Phil Ochs was, to put an easy label on it, a protest singer. His song, “I Ain't a-Marching Anymore,” about a soldier refusing to march off to yet another war, became, ironically, the theme song to a thousand anti-war protest marches in the sixties. His “Draft Dodger Rag” (Ohhhh, I'm just sixteen I got a ruptured spleen and I always carry a purse...) was a hoot. “Love Me, I'm a Liberal” bit the hand that wanted to feed him so fiercely it bleeds to this day. And his long and complicated and wonderful “Crucifixion” proved that he was at heart an artist, who could have had a celebrated career, analogous to Bob Dylan's, if his outrage at injustice hadn't demanded he put all his heart and soul and being into political action.

Ochs spoke truth to power while at the same time making Saturday-and-evening protesters, like me, who went to rallies, signed petitions, and stood in the drizzling rain holding candles for a few hours and then went home to cocktails and dinner, feel like devout Christians who hadn't yet given everything they owned to the poor.

It's been five decades since Phil Ochs, after a struggle with bipolar disorder and alcoholism, committed suicide.
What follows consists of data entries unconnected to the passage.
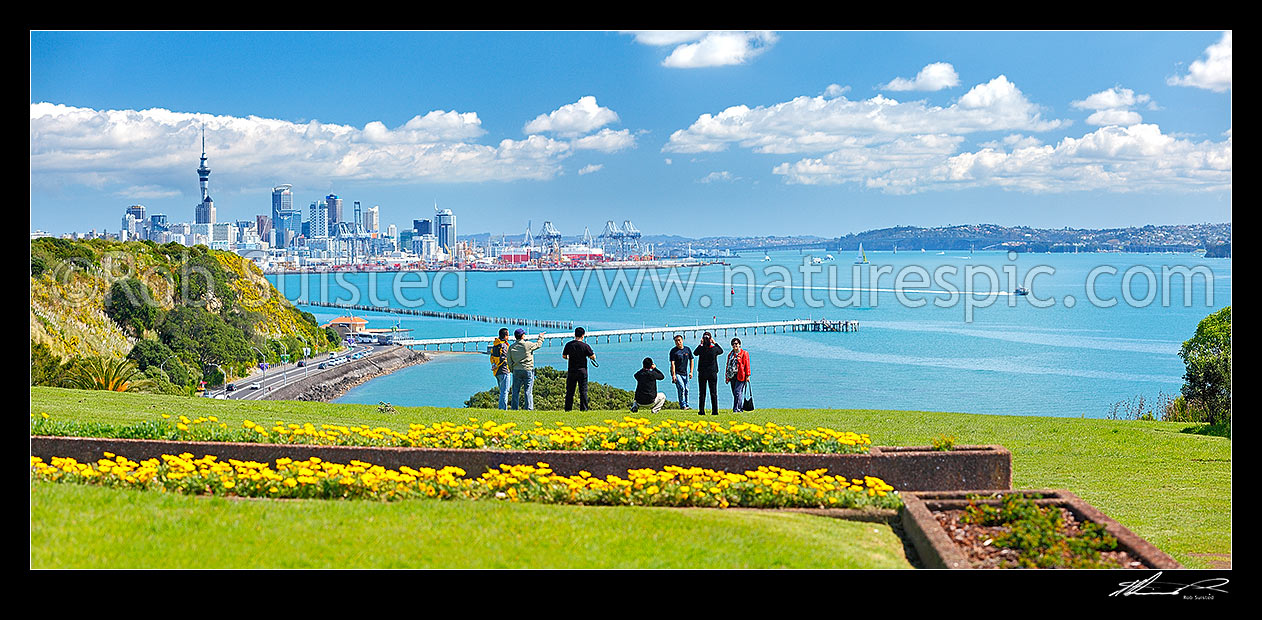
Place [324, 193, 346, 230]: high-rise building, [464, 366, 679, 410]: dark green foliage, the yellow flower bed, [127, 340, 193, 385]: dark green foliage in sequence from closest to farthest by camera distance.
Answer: the yellow flower bed < [464, 366, 679, 410]: dark green foliage < [127, 340, 193, 385]: dark green foliage < [324, 193, 346, 230]: high-rise building

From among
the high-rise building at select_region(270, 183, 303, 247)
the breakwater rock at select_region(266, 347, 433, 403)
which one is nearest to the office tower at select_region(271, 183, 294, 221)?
the high-rise building at select_region(270, 183, 303, 247)

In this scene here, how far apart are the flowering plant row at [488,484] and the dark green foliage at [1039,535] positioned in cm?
78

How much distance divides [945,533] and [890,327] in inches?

The confluence of these two diseases proved stronger than his will to live. Those who resented his activism did their best to pretend he never existed. Those who agreed with his goals but hadn't reshaped our lives to the Cause shamefacedly did pretty much the same.

He was simply too sincere for any of us.

So tonight, let all of us who have failed to live up to his example bow our heads and raise a glass to a man who, in e. e. cummings's phrase, was “more brave than me:more blond than you.”